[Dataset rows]
start

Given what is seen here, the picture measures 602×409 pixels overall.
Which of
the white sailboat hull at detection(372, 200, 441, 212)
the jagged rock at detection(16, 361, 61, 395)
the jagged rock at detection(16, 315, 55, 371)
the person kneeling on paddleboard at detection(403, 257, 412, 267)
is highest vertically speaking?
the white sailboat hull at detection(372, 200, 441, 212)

end

BRIEF →
Please swap each "jagged rock" in the rows above for "mossy boulder" and write the rows out again with nothing else changed.

REPLY →
Given what is seen here, the picture measures 602×409 pixels overall.
Which of
the white sailboat hull at detection(372, 200, 441, 212)
the mossy boulder at detection(16, 361, 61, 395)
the mossy boulder at detection(16, 315, 55, 371)
the person kneeling on paddleboard at detection(403, 257, 412, 267)
is highest vertically speaking?
the white sailboat hull at detection(372, 200, 441, 212)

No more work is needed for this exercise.